_Task description_
Convert the records below into a Markdown table with two columns, Row and Line, giving each line its own numbered row and skipping blank lines. Leave the pictures out of the table.

_Provided information_

· · · ·

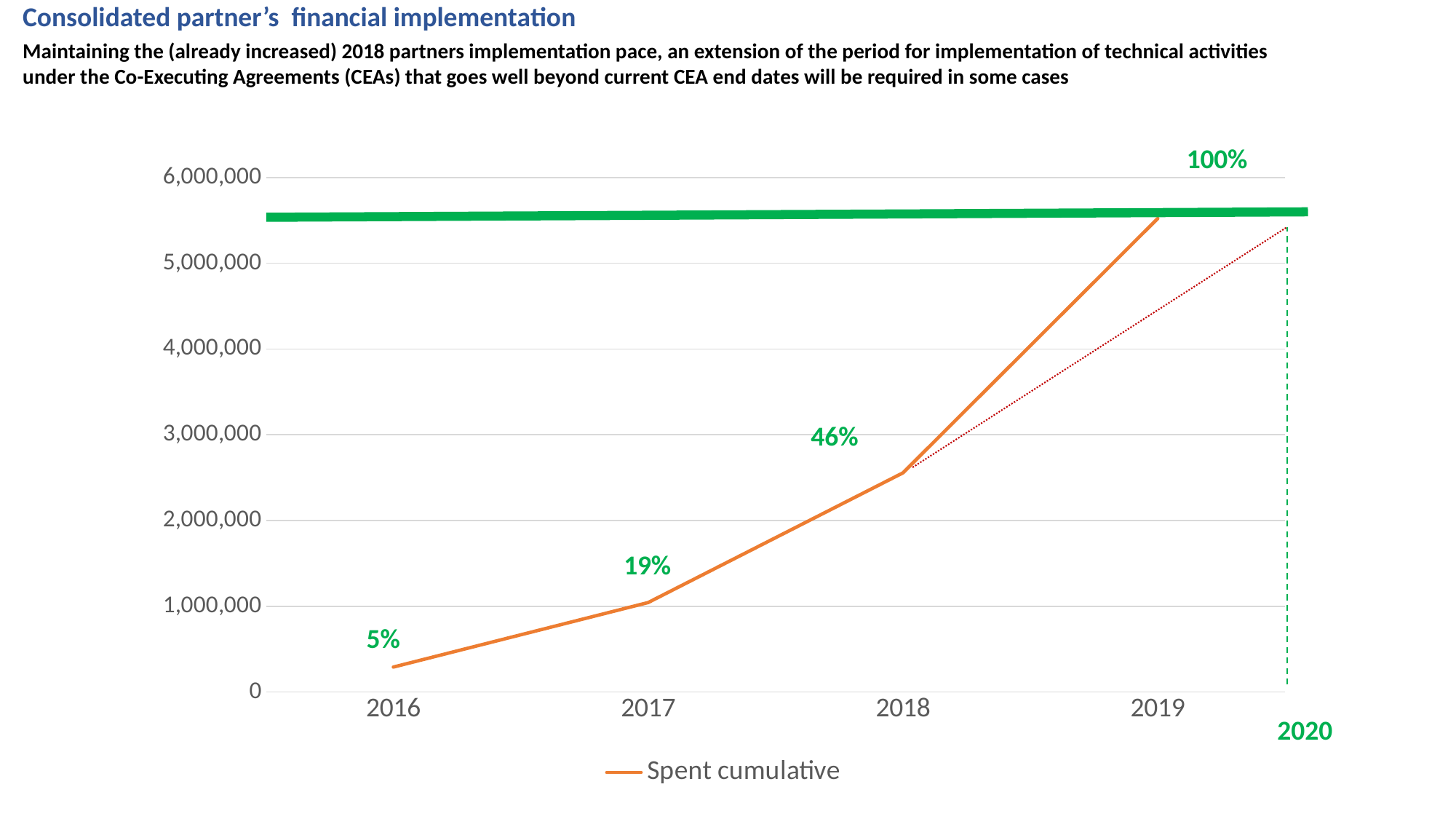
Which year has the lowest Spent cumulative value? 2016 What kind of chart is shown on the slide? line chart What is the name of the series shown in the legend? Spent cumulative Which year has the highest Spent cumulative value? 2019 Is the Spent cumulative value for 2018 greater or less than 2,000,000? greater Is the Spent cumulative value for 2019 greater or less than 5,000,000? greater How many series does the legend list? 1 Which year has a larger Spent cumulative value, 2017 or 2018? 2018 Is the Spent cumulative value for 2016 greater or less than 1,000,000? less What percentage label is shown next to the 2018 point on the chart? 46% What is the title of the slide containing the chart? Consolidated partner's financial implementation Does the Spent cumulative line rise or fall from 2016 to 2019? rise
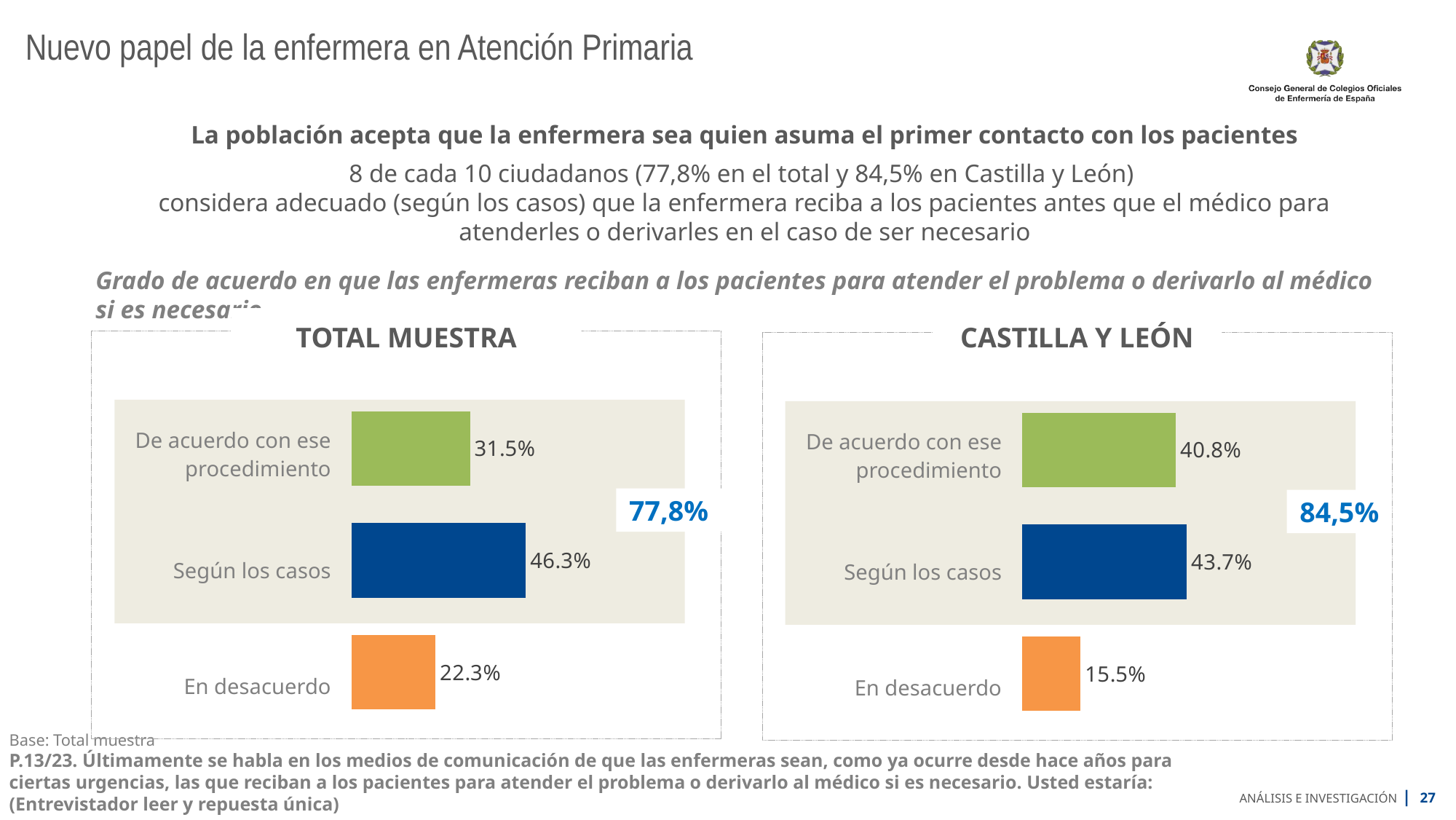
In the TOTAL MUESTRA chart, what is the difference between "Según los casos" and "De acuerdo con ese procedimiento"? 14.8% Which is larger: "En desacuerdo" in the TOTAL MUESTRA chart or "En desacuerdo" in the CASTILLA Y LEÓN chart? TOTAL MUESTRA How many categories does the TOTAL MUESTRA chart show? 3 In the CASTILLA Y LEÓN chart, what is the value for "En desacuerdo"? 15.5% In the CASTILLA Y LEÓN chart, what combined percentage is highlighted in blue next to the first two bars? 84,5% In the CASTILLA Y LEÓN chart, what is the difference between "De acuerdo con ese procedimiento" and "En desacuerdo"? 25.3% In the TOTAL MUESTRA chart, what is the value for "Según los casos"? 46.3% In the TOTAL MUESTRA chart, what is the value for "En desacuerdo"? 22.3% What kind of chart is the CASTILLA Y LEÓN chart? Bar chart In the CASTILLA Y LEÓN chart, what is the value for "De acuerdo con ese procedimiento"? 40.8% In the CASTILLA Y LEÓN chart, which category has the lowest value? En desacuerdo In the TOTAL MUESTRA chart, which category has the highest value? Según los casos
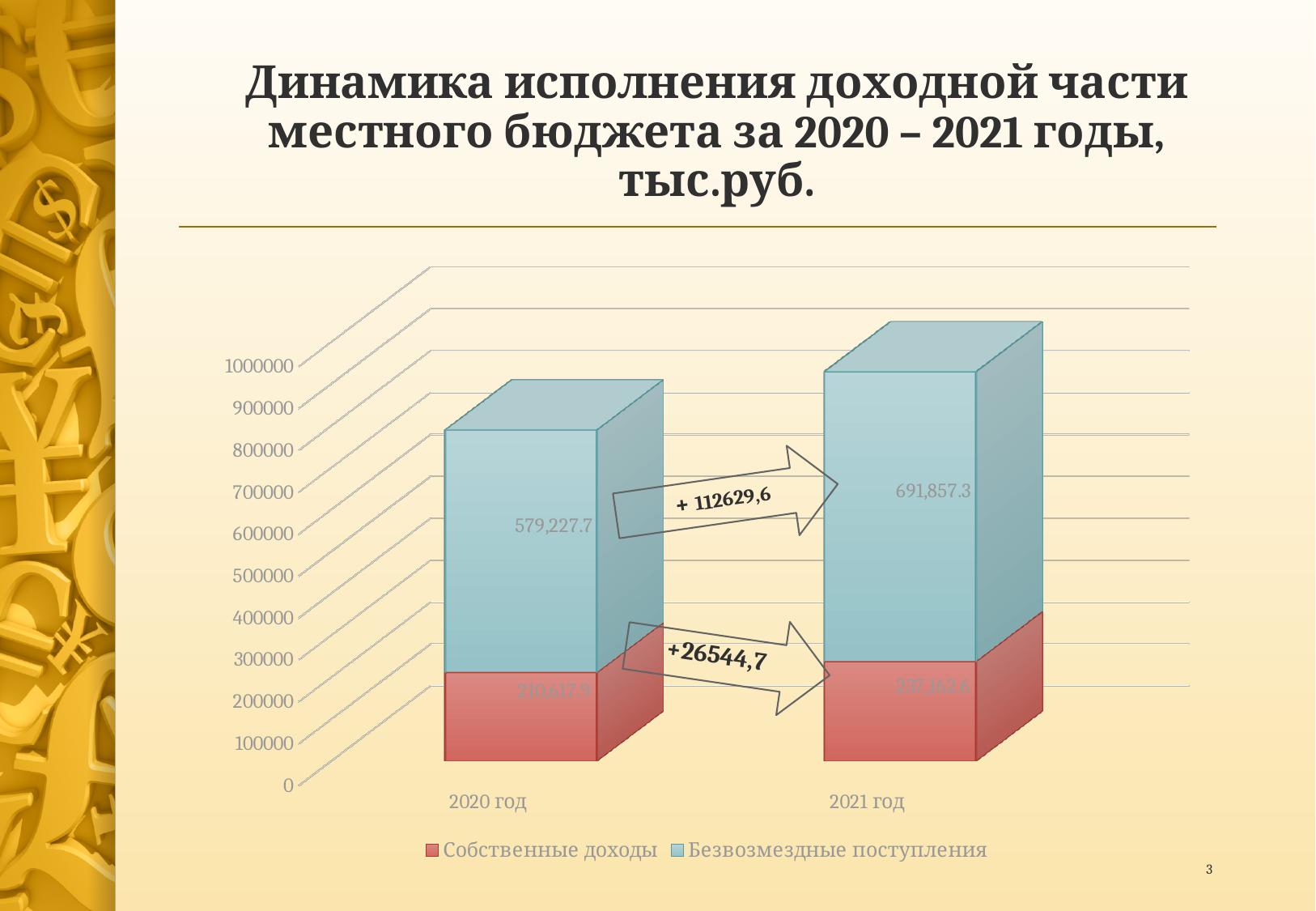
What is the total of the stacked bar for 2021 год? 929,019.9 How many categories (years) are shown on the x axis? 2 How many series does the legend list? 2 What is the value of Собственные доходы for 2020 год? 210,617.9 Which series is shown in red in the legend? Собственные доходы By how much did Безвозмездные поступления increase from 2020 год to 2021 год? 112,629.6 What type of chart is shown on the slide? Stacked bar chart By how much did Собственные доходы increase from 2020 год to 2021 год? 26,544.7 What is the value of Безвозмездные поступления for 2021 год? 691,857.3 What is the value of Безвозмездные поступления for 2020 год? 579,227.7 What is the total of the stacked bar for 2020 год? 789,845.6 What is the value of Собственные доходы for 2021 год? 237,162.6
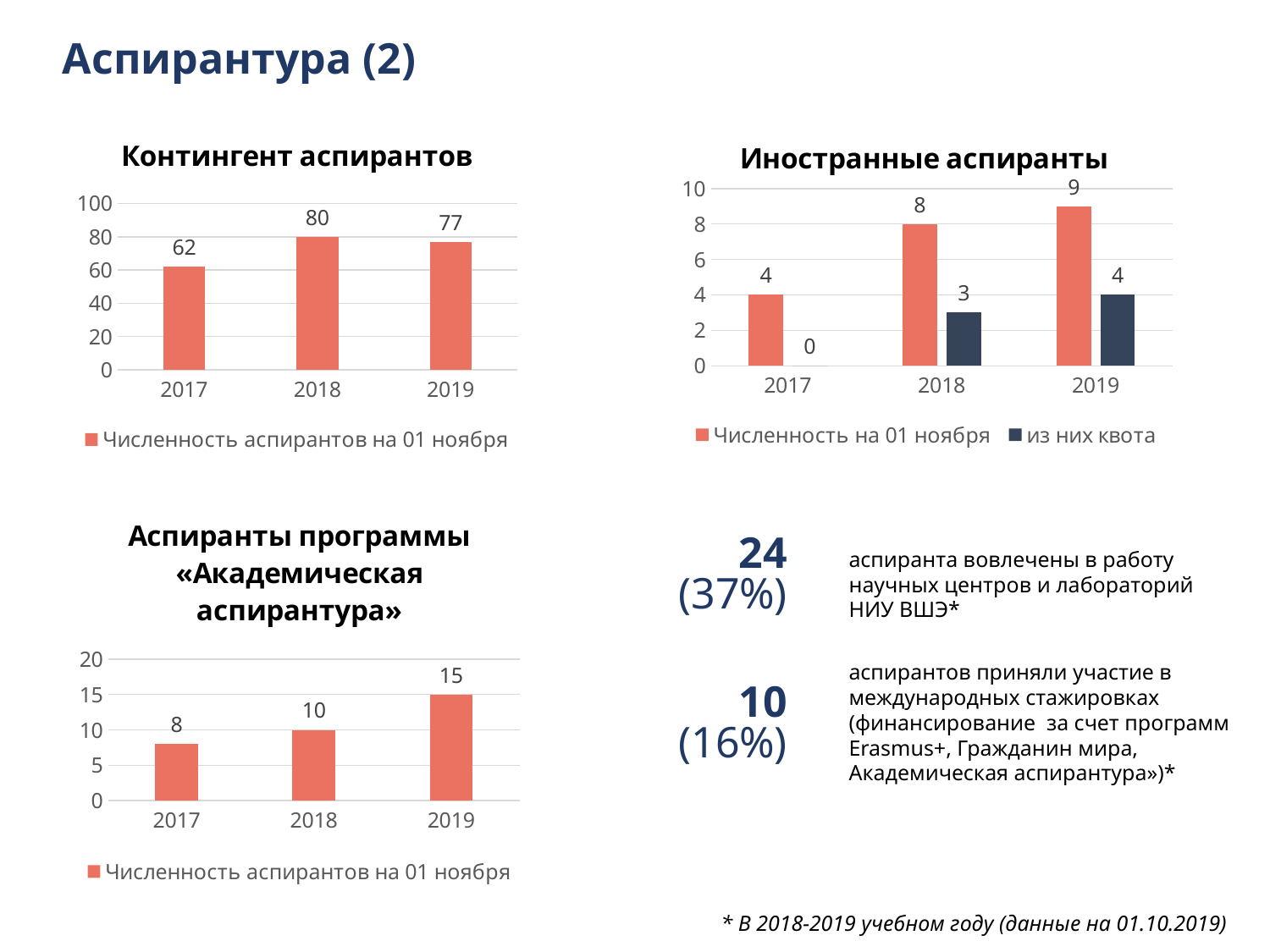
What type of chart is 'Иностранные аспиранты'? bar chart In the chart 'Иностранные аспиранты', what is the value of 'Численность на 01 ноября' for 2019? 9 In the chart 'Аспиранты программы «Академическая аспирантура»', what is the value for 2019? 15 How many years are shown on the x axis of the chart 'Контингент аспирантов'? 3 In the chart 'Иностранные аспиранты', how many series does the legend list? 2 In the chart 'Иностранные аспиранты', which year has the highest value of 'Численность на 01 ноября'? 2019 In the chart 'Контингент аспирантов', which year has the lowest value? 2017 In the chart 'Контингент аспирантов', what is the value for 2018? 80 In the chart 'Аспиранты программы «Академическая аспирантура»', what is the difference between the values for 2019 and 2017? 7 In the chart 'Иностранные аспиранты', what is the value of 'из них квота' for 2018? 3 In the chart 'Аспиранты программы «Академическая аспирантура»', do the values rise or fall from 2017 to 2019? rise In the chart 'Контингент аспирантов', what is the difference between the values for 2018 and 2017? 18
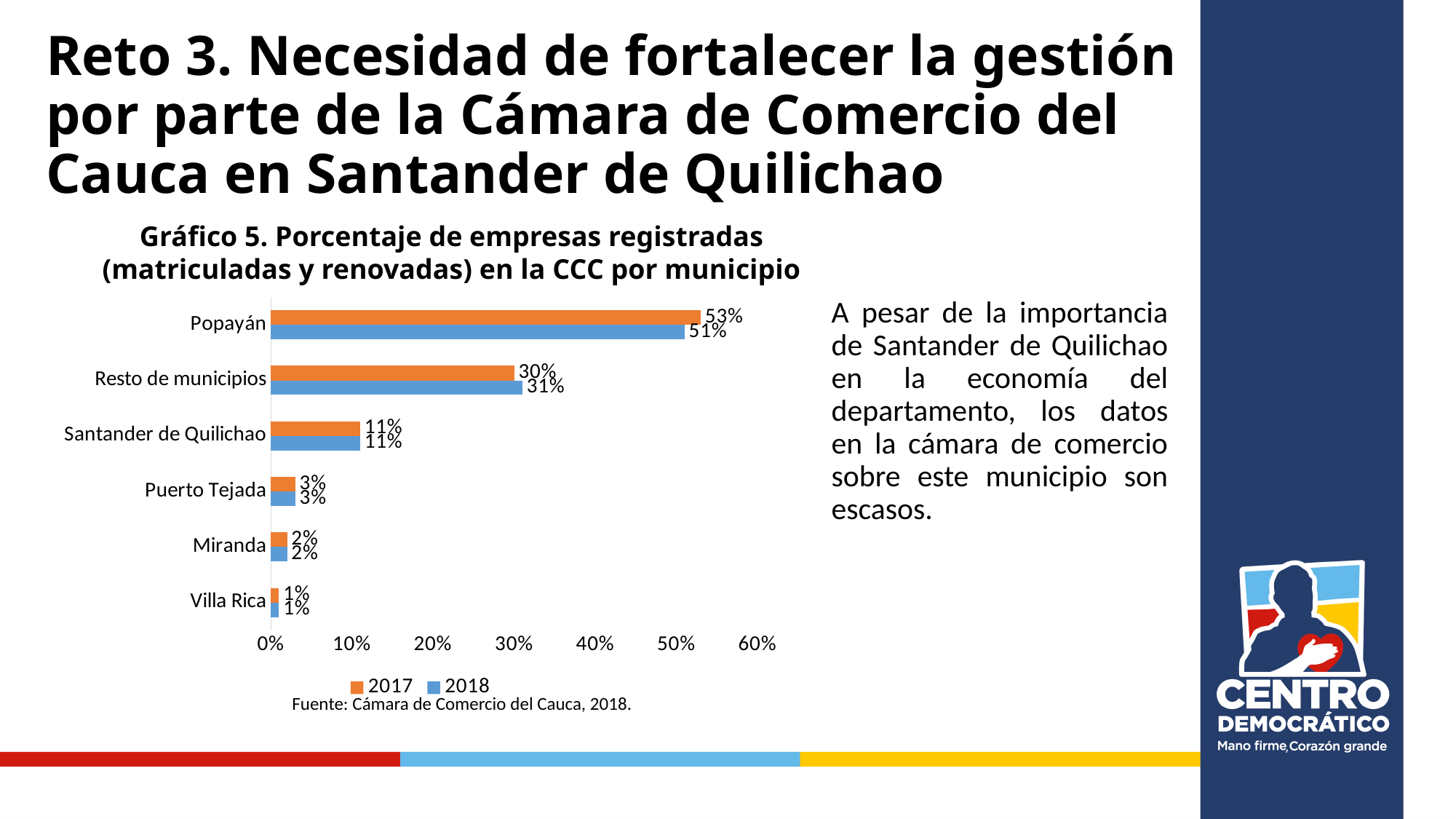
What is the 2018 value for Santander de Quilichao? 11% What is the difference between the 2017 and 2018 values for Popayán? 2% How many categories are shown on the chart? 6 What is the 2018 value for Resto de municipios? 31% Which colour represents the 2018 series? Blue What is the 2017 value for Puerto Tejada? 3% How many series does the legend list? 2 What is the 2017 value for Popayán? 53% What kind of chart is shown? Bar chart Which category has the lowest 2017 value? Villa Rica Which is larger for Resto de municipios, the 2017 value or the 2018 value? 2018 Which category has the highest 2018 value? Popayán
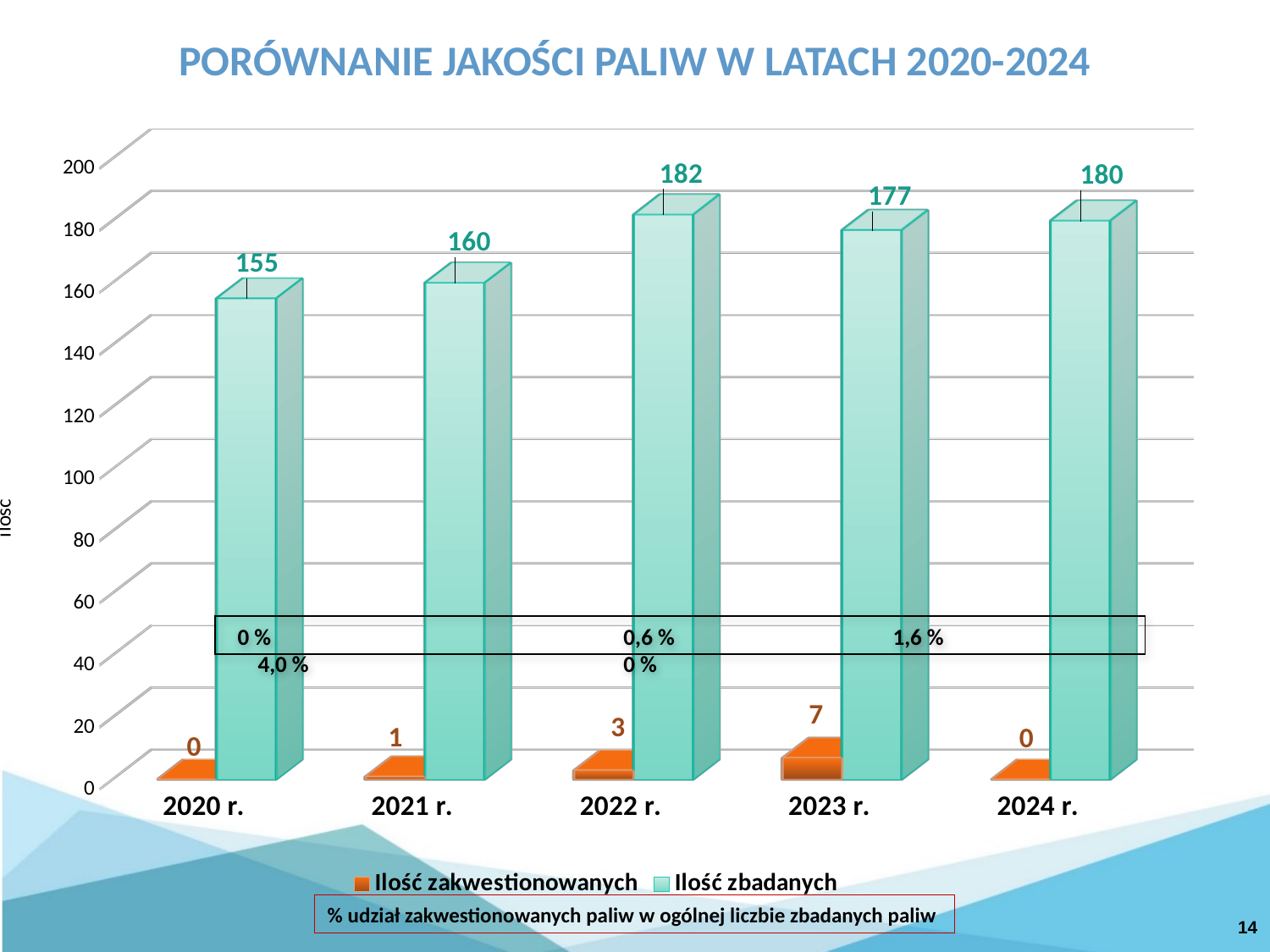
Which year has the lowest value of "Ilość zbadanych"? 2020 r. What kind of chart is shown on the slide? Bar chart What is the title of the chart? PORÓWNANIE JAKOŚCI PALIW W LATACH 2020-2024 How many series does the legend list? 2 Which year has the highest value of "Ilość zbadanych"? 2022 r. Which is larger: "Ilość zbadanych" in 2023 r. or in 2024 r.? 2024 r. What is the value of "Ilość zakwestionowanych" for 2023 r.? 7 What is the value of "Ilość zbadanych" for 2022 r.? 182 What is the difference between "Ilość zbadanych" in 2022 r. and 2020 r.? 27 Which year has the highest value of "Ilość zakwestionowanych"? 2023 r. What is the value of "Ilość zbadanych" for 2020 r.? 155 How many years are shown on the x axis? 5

· · · ·

_Written solution_
| Row | Line |
|---|---|
| 1 | Which year has the lowest Spent cumulative value? 2016 What kind of chart is shown on the slide? line chart What is the name of the series shown in the legend? Spent cumulative Which year has the highest Spent cumulative value? 2019 Is the Spent cumulative value for 2018 greater or less than 2,000,000? greater Is the Spent cumulative value for 2019 greater or less than 5,000,000? greater How many series does the legend list? 1 Which year has a larger Spent cumulative value, 2017 or 2018? 2018 Is the Spent cumulative value for 2016 greater or less than 1,000,000? less What percentage label is shown next to the 2018 point on the chart? 46% What is the title of the slide containing the chart? Consolidated partner's financial implementation Does the Spent cumulative line rise or fall from 2016 to 2019? rise |
| 2 | In the TOTAL MUESTRA chart, what is the difference between "Según los casos" and "De acuerdo con ese procedimiento"? 14.8% Which is larger: "En desacuerdo" in the TOTAL MUESTRA chart or "En desacuerdo" in the CASTILLA Y LEÓN chart? TOTAL MUESTRA How many categories does the TOTAL MUESTRA chart show? 3 In the CASTILLA Y LEÓN chart, what is the value for "En desacuerdo"? 15.5% In the CASTILLA Y LEÓN chart, what combined percentage is highlighted in blue next to the first two bars? 84,5% In the CASTILLA Y LEÓN chart, what is the difference between "De acuerdo con ese procedimiento" and "En desacuerdo"? 25.3% In the TOTAL MUESTRA chart, what is the value for "Según los casos"? 46.3% In the TOTAL MUESTRA chart, what is the value for "En desacuerdo"? 22.3% What kind of chart is the CASTILLA Y LEÓN chart? Bar chart In the CASTILLA Y LEÓN chart, what is the value for "De acuerdo con ese procedimiento"? 40.8% In the CASTILLA Y LEÓN chart, which category has the lowest value? En desacuerdo In the TOTAL MUESTRA chart, which category has the highest value? Según los casos |
| 3 | What is the total of the stacked bar for 2021 год? 929,019.9 How many categories (years) are shown on the x axis? 2 How many series does the legend list? 2 What is the value of Собственные доходы for 2020 год? 210,617.9 Which series is shown in red in the legend? Собственные доходы By how much did Безвозмездные поступления increase from 2020 год to 2021 год? 112,629.6 What type of chart is shown on the slide? Stacked bar chart By how much did Собственные доходы increase from 2020 год to 2021 год? 26,544.7 What is the value of Безвозмездные поступления for 2021 год? 691,857.3 What is the value of Безвозмездные поступления for 2020 год? 579,227.7 What is the total of the stacked bar for 2020 год? 789,845.6 What is the value of Собственные доходы for 2021 год? 237,162.6 |
| 4 | What type of chart is 'Иностранные аспиранты'? bar chart In the chart 'Иностранные аспиранты', what is the value of 'Численность на 01 ноября' for 2019? 9 In the chart 'Аспиранты программы «Академическая аспирантура»', what is the value for 2019? 15 How many years are shown on the x axis of the chart 'Контингент аспирантов'? 3 In the chart 'Иностранные аспиранты', how many series does the legend list? 2 In the chart 'Иностранные аспиранты', which year has the highest value of 'Численность на 01 ноября'? 2019 In the chart 'Контингент аспирантов', which year has the lowest value? 2017 In the chart 'Контингент аспирантов', what is the value for 2018? 80 In the chart 'Аспиранты программы «Академическая аспирантура»', what is the difference between the values for 2019 and 2017? 7 In the chart 'Иностранные аспиранты', what is the value of 'из них квота' for 2018? 3 In the chart 'Аспиранты программы «Академическая аспирантура»', do the values rise or fall from 2017 to 2019? rise In the chart 'Контингент аспирантов', what is the difference between the values for 2018 and 2017? 18 |
| 5 | What is the 2018 value for Santander de Quilichao? 11% What is the difference between the 2017 and 2018 values for Popayán? 2% How many categories are shown on the chart? 6 What is the 2018 value for Resto de municipios? 31% Which colour represents the 2018 series? Blue What is the 2017 value for Puerto Tejada? 3% How many series does the legend list? 2 What is the 2017 value for Popayán? 53% What kind of chart is shown? Bar chart Which category has the lowest 2017 value? Villa Rica Which is larger for Resto de municipios, the 2017 value or the 2018 value? 2018 Which category has the highest 2018 value? Popayán |
| 6 | Which year has the lowest value of "Ilość zbadanych"? 2020 r. What kind of chart is shown on the slide? Bar chart What is the title of the chart? PORÓWNANIE JAKOŚCI PALIW W LATACH 2020-2024 How many series does the legend list? 2 Which year has the highest value of "Ilość zbadanych"? 2022 r. Which is larger: "Ilość zbadanych" in 2023 r. or in 2024 r.? 2024 r. What is the value of "Ilość zakwestionowanych" for 2023 r.? 7 What is the value of "Ilość zbadanych" for 2022 r.? 182 What is the difference between "Ilość zbadanych" in 2022 r. and 2020 r.? 27 Which year has the highest value of "Ilość zakwestionowanych"? 2023 r. What is the value of "Ilość zbadanych" for 2020 r.? 155 How many years are shown on the x axis? 5 |